**EXERCISE REQUIREMENTS:**
Can you write out the entries below as a numbered list, beginning with the line containing "What is the extent" and continuing through the line containing "646 centimetres", with blank lines dropped and the pictures left out?

□ □ □ □

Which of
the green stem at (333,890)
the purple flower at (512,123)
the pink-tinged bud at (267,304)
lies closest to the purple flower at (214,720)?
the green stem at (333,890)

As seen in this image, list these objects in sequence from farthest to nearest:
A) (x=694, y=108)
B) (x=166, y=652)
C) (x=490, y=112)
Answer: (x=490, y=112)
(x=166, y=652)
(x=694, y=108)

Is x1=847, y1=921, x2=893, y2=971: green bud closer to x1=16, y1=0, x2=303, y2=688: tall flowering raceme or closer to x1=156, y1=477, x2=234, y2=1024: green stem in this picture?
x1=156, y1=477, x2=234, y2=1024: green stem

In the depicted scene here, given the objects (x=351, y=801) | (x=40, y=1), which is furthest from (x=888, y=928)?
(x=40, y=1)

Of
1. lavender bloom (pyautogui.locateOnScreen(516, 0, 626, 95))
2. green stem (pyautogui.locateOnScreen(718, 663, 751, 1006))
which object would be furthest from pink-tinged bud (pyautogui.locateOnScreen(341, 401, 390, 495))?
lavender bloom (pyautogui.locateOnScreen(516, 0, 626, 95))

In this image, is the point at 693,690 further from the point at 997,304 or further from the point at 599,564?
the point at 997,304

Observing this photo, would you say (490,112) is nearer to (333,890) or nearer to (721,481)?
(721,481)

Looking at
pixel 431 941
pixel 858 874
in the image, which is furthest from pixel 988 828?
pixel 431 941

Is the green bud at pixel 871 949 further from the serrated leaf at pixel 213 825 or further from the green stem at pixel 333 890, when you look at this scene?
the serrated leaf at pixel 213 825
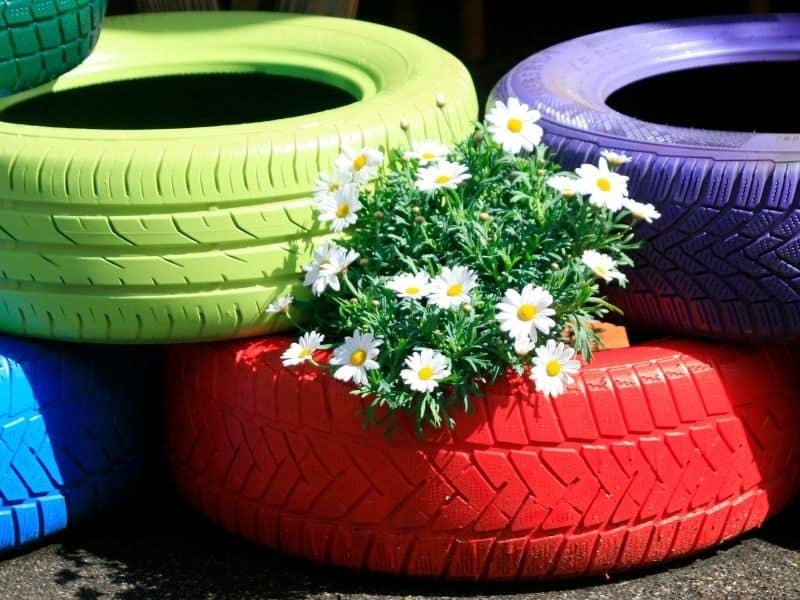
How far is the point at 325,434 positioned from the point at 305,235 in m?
0.37

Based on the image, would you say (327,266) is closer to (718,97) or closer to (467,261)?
(467,261)

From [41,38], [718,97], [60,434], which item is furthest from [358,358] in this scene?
[718,97]

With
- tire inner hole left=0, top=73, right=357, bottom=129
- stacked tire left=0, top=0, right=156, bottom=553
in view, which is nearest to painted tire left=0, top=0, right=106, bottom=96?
stacked tire left=0, top=0, right=156, bottom=553

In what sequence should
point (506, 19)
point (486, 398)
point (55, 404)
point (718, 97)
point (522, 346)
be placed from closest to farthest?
point (522, 346), point (486, 398), point (55, 404), point (718, 97), point (506, 19)

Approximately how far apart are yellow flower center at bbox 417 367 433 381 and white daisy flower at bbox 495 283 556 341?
13 cm

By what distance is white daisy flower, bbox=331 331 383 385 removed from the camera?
2076 millimetres

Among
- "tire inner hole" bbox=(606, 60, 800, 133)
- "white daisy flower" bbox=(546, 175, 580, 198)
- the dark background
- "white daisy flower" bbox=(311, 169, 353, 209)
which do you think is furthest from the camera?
the dark background

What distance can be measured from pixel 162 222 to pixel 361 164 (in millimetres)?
364

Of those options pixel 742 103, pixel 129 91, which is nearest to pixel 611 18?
pixel 742 103

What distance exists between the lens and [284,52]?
3.13 metres

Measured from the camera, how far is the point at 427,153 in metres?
2.25

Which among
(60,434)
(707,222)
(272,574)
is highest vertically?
(707,222)

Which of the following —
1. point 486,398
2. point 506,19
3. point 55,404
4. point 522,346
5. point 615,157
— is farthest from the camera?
point 506,19

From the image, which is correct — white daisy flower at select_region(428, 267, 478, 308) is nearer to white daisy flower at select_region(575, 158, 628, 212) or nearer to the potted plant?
the potted plant
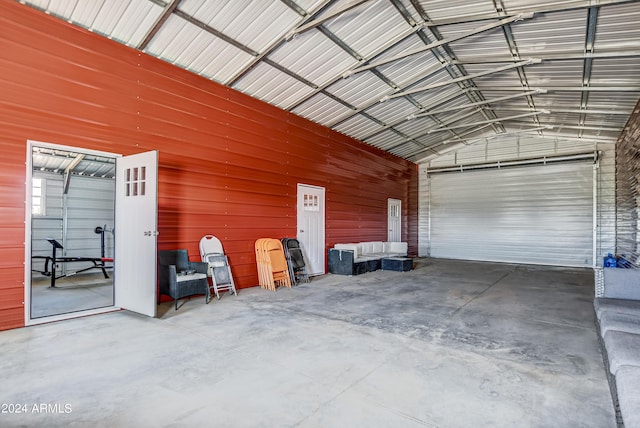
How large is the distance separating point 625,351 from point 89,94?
6097 millimetres

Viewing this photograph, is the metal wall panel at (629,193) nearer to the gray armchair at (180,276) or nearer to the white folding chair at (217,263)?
the white folding chair at (217,263)

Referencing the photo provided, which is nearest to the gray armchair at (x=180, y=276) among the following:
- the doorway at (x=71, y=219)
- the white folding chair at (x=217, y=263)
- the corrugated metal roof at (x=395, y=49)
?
the white folding chair at (x=217, y=263)

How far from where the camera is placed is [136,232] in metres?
4.41

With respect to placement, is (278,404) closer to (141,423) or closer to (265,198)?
(141,423)

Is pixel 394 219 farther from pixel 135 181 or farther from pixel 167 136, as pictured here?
pixel 135 181

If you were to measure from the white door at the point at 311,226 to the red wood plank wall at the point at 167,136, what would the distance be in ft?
0.87

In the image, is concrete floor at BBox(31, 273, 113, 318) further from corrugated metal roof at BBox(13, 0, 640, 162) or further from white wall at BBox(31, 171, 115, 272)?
corrugated metal roof at BBox(13, 0, 640, 162)

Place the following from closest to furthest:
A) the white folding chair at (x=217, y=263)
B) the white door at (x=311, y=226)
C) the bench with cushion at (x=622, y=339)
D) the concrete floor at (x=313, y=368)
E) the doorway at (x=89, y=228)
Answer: the bench with cushion at (x=622, y=339) < the concrete floor at (x=313, y=368) < the doorway at (x=89, y=228) < the white folding chair at (x=217, y=263) < the white door at (x=311, y=226)

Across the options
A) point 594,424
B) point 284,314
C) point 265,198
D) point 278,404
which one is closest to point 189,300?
point 284,314

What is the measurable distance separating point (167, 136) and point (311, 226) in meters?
3.94

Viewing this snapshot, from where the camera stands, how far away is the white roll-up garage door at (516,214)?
32.7ft

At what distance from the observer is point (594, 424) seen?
6.64 feet

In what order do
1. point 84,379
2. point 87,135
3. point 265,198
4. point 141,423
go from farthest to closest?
1. point 265,198
2. point 87,135
3. point 84,379
4. point 141,423

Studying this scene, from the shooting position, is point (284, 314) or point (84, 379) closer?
point (84, 379)
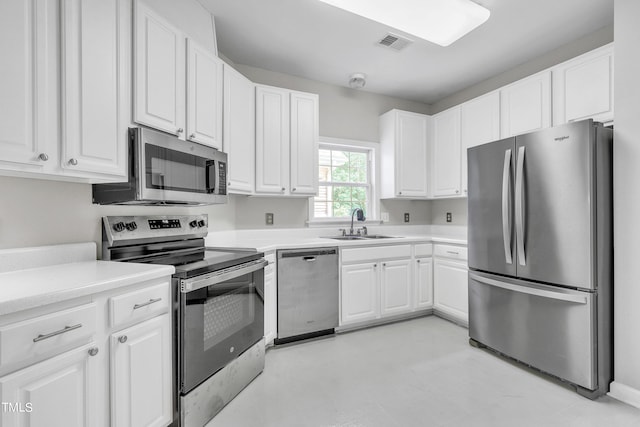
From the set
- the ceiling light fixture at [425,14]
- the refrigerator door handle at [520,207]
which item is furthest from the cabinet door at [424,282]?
the ceiling light fixture at [425,14]

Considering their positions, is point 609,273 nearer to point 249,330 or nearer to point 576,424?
point 576,424

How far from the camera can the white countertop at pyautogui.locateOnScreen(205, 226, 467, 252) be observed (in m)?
2.84

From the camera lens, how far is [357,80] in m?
3.62

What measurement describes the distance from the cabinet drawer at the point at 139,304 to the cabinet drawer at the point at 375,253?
179 cm

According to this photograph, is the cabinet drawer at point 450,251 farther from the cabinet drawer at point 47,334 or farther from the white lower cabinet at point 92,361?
the cabinet drawer at point 47,334

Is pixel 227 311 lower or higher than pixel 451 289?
higher

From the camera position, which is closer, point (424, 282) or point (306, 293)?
point (306, 293)

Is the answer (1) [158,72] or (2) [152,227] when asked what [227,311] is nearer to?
(2) [152,227]

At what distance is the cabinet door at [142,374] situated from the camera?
53.5 inches

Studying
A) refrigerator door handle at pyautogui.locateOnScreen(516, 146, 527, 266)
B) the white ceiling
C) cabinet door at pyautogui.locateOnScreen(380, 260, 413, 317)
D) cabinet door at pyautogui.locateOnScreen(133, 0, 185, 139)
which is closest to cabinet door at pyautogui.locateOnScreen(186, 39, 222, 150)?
cabinet door at pyautogui.locateOnScreen(133, 0, 185, 139)

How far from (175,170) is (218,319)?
0.97 metres

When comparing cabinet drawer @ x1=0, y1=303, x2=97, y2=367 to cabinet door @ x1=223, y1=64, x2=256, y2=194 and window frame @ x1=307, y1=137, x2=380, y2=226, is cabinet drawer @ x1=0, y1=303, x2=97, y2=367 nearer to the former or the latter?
cabinet door @ x1=223, y1=64, x2=256, y2=194

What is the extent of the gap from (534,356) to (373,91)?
127 inches

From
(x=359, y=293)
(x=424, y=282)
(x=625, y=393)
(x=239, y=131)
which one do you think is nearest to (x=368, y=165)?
(x=424, y=282)
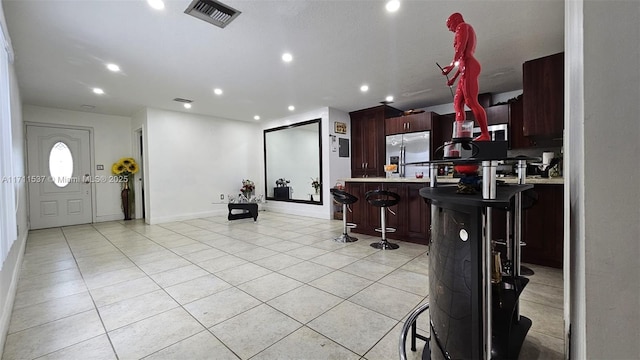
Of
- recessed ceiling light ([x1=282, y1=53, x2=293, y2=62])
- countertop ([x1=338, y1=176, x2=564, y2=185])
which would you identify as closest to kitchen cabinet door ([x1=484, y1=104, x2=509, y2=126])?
countertop ([x1=338, y1=176, x2=564, y2=185])

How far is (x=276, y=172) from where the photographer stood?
332 inches

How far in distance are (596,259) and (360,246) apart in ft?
10.9

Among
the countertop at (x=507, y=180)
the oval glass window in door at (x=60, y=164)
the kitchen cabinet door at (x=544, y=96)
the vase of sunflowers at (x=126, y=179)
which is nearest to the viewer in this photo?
the countertop at (x=507, y=180)

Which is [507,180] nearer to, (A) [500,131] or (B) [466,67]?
(B) [466,67]

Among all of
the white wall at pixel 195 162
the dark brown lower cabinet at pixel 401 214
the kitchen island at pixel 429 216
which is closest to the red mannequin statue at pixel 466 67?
the kitchen island at pixel 429 216

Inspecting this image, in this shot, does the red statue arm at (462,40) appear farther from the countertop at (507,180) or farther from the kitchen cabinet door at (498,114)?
the kitchen cabinet door at (498,114)

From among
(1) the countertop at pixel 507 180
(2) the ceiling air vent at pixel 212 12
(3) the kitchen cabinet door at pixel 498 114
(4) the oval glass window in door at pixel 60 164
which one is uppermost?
(2) the ceiling air vent at pixel 212 12

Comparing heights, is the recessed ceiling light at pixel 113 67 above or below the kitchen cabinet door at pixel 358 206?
above

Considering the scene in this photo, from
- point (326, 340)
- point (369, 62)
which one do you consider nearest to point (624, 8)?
point (326, 340)

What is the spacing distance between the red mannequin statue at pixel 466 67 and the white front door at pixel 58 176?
26.3 ft

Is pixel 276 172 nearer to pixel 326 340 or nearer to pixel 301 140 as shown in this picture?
pixel 301 140

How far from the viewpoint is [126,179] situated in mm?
6676

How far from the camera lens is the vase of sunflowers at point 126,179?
646 centimetres

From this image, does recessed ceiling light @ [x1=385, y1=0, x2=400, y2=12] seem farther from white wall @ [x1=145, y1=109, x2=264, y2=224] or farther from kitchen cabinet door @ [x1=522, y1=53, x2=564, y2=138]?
white wall @ [x1=145, y1=109, x2=264, y2=224]
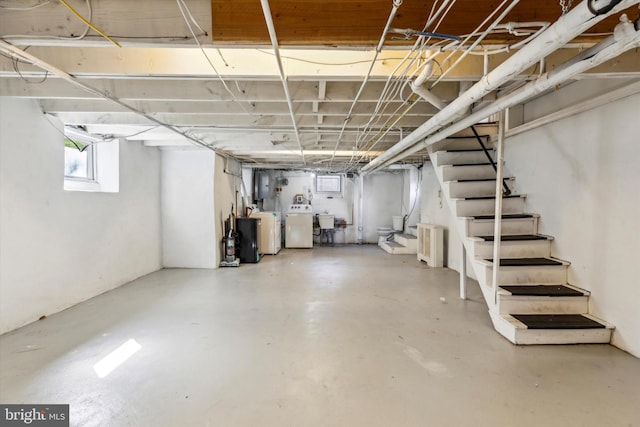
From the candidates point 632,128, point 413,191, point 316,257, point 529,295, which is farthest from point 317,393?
point 413,191

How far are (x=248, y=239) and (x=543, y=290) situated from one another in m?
4.37

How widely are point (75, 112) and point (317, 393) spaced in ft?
11.0

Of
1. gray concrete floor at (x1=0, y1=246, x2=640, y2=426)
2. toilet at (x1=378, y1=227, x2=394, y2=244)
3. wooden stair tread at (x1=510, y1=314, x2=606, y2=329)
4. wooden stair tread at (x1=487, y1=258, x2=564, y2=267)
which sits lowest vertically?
gray concrete floor at (x1=0, y1=246, x2=640, y2=426)

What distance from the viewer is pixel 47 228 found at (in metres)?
2.78

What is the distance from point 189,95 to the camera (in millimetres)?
2383

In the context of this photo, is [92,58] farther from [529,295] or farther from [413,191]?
[413,191]

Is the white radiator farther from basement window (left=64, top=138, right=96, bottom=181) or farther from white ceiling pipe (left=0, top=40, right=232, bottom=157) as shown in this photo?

□ □ □ □

**TASK SOLUTION:**
1. What is the extent of the gap from (534,356) to (373,91)?
2. 127 inches
3. From
4. (x=359, y=293)
5. (x=424, y=282)
6. (x=625, y=393)
7. (x=239, y=131)
8. which one do you think is nearest to (x=368, y=165)?
9. (x=424, y=282)
10. Of
11. - recessed ceiling light ([x1=282, y1=53, x2=293, y2=62])
12. - countertop ([x1=338, y1=176, x2=564, y2=185])
13. which would you identify as closest to kitchen cabinet door ([x1=484, y1=104, x2=509, y2=126])?
14. countertop ([x1=338, y1=176, x2=564, y2=185])
15. How far is (x=276, y=172) from where the photographer stood?
16. 332 inches
17. How far in distance are (596,259) and (360,246) apart in ft?
18. 10.9
19. Among
20. the countertop at (x=507, y=180)
21. the oval glass window in door at (x=60, y=164)
22. the kitchen cabinet door at (x=544, y=96)
23. the vase of sunflowers at (x=126, y=179)
24. which is nearest to the viewer in this photo?
25. the countertop at (x=507, y=180)
26. Which is [507,180] nearer to, (A) [500,131] or (B) [466,67]?
27. (B) [466,67]
28. Among all of
29. the white wall at pixel 195 162
30. the dark brown lower cabinet at pixel 401 214
31. the kitchen island at pixel 429 216
32. which is closest to the red mannequin statue at pixel 466 67?
33. the kitchen island at pixel 429 216
34. Inspecting this image, in this shot, does the red statue arm at (462,40) appear farther from the countertop at (507,180) or farther from the kitchen cabinet door at (498,114)?
35. the kitchen cabinet door at (498,114)
36. From among
37. (1) the countertop at pixel 507 180
38. (2) the ceiling air vent at pixel 212 12
39. (3) the kitchen cabinet door at pixel 498 114
40. (4) the oval glass window in door at pixel 60 164
41. which one is uppermost?
42. (2) the ceiling air vent at pixel 212 12
43. Comparing heights, is the recessed ceiling light at pixel 113 67 above or below the kitchen cabinet door at pixel 358 206?
44. above
45. Considering the scene in this photo, from
46. - point (326, 340)
47. - point (369, 62)
48. which one do you consider nearest to point (624, 8)?
49. point (326, 340)
50. What is the spacing distance between the red mannequin statue at pixel 466 67 and the white front door at pixel 58 176?
51. 26.3 ft
52. Is pixel 276 172 nearer to pixel 326 340 or nearer to pixel 301 140 as shown in this picture?
53. pixel 301 140
54. How far from the viewpoint is [126,179] situated in mm?
55. 6676
56. How far from the camera lens is the vase of sunflowers at point 126,179?
57. 646 centimetres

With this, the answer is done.